### Your instructions
Please rewrite everything from the start of the items down to and including the line that contains "217H42V229H54V235H78L85 217H90V205H85V193H78V187L49 181V187L37" as a Markdown table with a Row column numbering each line and a Line column holding it, skipping blank lines. Leave the pictures out of the answer.

### Data extract
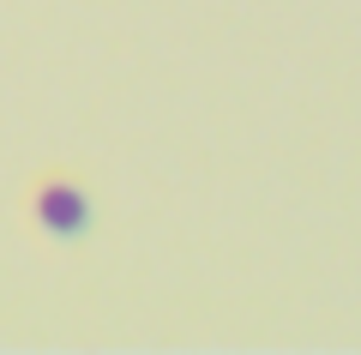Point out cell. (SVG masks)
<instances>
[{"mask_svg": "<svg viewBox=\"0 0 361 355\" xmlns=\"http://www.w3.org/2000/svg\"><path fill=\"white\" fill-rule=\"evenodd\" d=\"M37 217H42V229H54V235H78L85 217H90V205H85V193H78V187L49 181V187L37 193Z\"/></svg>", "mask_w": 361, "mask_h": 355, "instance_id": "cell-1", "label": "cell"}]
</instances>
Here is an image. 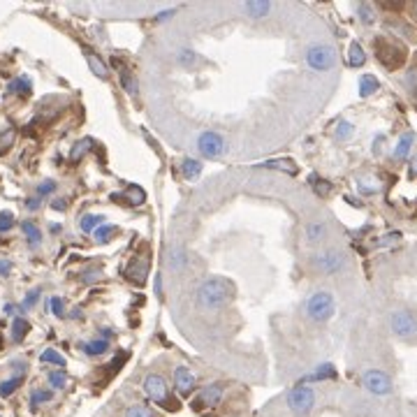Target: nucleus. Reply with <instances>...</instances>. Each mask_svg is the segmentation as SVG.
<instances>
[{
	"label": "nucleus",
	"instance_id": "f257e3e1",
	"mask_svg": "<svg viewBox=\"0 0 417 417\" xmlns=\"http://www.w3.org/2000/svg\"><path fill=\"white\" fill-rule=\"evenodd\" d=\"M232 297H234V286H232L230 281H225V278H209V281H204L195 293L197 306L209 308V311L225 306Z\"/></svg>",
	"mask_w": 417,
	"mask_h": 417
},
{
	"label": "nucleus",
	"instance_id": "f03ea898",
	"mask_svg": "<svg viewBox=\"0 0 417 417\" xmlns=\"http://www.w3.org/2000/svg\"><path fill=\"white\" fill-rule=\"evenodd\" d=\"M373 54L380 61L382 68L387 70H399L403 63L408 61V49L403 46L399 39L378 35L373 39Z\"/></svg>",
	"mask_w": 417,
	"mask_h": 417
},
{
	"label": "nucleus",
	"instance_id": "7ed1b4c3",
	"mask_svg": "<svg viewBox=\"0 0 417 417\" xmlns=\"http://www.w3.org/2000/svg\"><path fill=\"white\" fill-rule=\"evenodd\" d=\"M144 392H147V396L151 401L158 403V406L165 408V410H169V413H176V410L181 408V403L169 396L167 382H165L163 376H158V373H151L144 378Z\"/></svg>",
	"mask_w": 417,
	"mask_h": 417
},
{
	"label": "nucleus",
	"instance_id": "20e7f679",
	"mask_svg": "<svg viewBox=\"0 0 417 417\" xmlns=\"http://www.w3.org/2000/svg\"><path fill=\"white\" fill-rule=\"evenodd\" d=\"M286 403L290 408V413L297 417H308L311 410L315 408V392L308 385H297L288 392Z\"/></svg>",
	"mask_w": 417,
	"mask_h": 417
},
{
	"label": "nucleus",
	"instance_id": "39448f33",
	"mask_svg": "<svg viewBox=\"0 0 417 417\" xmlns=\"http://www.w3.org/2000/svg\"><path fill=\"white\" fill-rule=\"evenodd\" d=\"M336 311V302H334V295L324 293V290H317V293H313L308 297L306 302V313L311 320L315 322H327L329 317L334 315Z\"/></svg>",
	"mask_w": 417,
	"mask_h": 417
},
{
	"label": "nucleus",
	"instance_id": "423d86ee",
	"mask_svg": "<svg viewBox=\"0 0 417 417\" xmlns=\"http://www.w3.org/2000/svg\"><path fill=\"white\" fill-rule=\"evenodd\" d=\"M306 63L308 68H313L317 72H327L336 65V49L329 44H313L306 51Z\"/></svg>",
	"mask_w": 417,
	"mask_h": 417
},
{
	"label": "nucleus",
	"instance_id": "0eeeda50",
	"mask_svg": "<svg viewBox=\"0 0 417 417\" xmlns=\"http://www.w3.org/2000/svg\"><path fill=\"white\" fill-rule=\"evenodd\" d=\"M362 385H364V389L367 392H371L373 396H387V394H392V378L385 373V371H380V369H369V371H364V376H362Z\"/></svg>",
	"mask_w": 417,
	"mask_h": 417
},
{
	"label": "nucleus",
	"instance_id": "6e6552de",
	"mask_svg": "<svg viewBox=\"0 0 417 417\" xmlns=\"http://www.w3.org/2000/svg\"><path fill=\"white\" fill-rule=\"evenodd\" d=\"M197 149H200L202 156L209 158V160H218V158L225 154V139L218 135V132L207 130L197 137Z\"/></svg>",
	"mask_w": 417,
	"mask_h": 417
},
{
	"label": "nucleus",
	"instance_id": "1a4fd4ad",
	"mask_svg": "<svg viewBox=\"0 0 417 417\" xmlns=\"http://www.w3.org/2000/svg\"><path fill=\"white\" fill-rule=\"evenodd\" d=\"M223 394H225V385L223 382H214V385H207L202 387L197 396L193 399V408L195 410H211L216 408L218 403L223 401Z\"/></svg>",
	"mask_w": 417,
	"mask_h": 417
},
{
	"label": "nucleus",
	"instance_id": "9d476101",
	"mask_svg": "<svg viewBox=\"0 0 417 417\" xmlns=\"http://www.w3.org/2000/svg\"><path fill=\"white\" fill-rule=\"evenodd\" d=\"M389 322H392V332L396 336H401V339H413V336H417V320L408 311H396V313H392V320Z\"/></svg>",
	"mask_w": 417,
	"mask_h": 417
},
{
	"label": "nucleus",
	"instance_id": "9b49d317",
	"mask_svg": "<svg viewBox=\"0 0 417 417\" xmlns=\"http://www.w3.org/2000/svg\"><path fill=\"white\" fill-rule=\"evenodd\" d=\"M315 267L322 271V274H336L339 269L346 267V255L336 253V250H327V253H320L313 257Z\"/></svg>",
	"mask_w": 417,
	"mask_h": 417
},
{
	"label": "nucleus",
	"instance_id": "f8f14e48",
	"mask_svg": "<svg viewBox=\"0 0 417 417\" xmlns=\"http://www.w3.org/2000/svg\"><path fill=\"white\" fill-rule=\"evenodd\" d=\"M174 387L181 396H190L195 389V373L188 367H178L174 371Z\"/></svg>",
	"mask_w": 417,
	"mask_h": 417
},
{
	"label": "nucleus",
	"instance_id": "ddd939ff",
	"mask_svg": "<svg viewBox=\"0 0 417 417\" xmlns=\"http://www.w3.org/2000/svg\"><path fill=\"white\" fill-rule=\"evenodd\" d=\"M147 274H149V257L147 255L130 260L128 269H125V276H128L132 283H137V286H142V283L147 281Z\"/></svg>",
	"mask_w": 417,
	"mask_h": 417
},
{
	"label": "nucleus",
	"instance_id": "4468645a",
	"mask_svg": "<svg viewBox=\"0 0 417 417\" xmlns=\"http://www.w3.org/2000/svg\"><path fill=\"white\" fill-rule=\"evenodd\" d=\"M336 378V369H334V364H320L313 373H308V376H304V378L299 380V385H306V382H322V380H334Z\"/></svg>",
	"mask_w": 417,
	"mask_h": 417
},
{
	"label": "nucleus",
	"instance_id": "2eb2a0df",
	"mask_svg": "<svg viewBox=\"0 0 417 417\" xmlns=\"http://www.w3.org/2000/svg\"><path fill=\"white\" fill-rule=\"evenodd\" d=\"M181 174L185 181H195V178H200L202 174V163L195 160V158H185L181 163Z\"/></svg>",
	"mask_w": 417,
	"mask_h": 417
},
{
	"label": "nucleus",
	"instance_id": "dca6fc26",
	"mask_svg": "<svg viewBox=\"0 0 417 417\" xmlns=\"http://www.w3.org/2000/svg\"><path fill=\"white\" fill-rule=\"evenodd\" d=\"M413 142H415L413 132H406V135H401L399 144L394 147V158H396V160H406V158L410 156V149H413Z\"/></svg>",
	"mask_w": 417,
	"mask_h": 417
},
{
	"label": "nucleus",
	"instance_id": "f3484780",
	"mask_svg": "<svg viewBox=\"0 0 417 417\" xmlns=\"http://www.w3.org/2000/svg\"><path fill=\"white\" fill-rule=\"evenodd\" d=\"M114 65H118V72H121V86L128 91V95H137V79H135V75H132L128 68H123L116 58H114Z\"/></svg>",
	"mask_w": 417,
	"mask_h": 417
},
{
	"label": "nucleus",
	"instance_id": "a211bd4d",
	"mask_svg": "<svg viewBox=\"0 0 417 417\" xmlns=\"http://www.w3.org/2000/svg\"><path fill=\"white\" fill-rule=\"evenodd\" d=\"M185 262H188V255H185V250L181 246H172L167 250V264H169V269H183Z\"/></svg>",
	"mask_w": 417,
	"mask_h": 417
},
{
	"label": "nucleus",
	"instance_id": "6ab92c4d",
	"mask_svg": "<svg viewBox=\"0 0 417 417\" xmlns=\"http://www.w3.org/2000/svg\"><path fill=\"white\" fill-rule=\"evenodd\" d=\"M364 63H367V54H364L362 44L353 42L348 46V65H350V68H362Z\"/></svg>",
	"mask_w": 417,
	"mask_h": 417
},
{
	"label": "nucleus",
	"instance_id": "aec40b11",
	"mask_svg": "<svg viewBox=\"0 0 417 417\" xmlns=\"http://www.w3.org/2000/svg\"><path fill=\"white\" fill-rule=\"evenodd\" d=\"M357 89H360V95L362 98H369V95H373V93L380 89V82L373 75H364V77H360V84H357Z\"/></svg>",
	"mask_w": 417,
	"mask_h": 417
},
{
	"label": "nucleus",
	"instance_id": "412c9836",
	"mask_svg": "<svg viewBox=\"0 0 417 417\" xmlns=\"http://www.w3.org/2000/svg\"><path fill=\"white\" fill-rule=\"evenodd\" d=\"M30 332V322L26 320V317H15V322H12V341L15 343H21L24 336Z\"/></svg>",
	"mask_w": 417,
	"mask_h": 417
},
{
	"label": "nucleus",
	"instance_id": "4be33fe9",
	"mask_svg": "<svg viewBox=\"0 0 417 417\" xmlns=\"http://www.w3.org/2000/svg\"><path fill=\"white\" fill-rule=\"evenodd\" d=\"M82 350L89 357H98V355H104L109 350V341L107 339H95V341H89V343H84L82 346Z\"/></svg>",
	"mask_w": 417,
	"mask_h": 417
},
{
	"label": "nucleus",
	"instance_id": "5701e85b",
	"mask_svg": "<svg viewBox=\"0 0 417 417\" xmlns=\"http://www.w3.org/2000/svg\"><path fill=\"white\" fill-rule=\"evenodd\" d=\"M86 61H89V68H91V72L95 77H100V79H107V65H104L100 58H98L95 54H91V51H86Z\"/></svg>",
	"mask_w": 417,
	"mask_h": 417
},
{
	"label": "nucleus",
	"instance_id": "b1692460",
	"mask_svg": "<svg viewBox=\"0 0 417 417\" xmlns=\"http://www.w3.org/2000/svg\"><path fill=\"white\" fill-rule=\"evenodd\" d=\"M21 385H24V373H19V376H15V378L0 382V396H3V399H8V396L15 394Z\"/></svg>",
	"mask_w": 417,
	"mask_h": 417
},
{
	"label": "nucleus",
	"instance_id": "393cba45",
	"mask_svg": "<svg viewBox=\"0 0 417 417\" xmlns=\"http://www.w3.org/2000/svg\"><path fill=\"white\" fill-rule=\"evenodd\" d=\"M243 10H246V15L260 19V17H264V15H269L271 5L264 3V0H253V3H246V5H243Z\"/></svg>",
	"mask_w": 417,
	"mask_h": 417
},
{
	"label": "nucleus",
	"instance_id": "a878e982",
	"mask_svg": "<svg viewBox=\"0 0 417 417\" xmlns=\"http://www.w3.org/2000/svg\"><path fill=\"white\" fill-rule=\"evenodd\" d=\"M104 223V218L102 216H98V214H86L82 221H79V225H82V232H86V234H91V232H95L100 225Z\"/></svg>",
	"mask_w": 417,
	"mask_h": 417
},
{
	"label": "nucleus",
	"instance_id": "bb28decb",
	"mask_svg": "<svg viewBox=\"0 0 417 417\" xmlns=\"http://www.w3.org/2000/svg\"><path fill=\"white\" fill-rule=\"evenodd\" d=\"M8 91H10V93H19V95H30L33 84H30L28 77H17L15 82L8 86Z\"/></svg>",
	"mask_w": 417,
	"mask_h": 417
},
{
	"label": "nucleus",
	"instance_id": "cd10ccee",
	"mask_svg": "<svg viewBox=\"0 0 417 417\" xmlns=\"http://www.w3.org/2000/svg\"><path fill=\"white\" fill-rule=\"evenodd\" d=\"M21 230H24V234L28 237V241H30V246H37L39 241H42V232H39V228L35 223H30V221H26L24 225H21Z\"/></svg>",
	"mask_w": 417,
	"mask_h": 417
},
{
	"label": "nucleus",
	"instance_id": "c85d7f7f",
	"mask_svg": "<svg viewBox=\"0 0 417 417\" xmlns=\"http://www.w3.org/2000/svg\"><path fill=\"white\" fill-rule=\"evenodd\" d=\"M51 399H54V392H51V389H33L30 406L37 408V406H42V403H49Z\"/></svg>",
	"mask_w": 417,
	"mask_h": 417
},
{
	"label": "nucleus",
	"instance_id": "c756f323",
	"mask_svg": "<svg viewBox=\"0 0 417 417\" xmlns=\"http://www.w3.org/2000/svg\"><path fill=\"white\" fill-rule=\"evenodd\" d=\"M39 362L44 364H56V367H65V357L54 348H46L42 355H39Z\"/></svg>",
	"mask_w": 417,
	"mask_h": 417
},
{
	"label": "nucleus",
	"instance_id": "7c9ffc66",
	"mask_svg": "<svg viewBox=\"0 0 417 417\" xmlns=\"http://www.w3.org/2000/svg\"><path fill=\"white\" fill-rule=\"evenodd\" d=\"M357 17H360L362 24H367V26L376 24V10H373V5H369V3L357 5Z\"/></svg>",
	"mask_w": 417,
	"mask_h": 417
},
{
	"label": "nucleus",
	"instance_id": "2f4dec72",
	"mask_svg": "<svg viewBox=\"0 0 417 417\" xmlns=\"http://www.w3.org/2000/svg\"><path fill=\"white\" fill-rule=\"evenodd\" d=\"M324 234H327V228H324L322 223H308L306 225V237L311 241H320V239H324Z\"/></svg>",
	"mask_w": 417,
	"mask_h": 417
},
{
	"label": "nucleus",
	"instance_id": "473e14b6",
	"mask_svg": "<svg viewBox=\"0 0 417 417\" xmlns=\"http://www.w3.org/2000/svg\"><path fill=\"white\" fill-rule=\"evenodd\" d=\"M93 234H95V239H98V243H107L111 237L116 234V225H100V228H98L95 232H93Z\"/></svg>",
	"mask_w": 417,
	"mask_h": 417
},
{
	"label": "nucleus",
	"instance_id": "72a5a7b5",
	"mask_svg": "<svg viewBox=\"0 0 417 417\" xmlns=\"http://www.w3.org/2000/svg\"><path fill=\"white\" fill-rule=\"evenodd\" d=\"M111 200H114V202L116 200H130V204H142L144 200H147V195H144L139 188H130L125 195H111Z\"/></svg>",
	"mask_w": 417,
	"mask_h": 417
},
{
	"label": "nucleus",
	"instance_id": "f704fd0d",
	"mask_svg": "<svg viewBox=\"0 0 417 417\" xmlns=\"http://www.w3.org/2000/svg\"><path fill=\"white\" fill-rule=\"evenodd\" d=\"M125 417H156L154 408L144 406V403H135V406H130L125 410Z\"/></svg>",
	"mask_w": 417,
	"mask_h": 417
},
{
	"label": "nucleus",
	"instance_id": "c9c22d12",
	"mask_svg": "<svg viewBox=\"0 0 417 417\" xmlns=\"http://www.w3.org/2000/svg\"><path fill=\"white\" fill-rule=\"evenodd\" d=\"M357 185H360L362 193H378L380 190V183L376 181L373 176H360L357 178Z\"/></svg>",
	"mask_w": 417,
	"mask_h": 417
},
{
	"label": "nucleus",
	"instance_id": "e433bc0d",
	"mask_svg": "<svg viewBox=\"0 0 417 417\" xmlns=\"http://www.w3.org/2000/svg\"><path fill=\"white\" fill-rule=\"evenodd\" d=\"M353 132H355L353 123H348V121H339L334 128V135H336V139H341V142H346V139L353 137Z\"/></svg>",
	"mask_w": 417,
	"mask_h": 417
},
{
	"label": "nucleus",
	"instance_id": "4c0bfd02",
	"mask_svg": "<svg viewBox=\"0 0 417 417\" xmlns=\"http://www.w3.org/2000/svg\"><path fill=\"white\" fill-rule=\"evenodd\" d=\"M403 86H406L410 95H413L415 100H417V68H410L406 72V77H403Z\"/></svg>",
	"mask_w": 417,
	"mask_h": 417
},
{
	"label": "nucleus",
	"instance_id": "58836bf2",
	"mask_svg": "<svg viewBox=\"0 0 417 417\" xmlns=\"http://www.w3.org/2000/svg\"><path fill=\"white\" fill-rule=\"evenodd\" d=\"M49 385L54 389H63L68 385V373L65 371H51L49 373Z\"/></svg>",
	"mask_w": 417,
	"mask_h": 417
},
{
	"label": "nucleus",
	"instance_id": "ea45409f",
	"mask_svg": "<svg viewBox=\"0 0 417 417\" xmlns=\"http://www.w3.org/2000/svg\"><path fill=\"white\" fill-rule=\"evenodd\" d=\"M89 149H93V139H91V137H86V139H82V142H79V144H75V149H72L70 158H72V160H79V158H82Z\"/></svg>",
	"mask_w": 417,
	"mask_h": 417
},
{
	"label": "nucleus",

### Answer
| Row | Line |
|---|---|
| 1 | Point out cell. (SVG masks) |
| 2 | <instances> |
| 3 | [{"mask_svg": "<svg viewBox=\"0 0 361 355\" xmlns=\"http://www.w3.org/2000/svg\"><path fill=\"white\" fill-rule=\"evenodd\" d=\"M37 217H42V229H54V235H78L85 217H90V205H85V193H78V187L49 181V187L37 193Z\"/></svg>", "mask_w": 361, "mask_h": 355, "instance_id": "cell-1", "label": "cell"}] |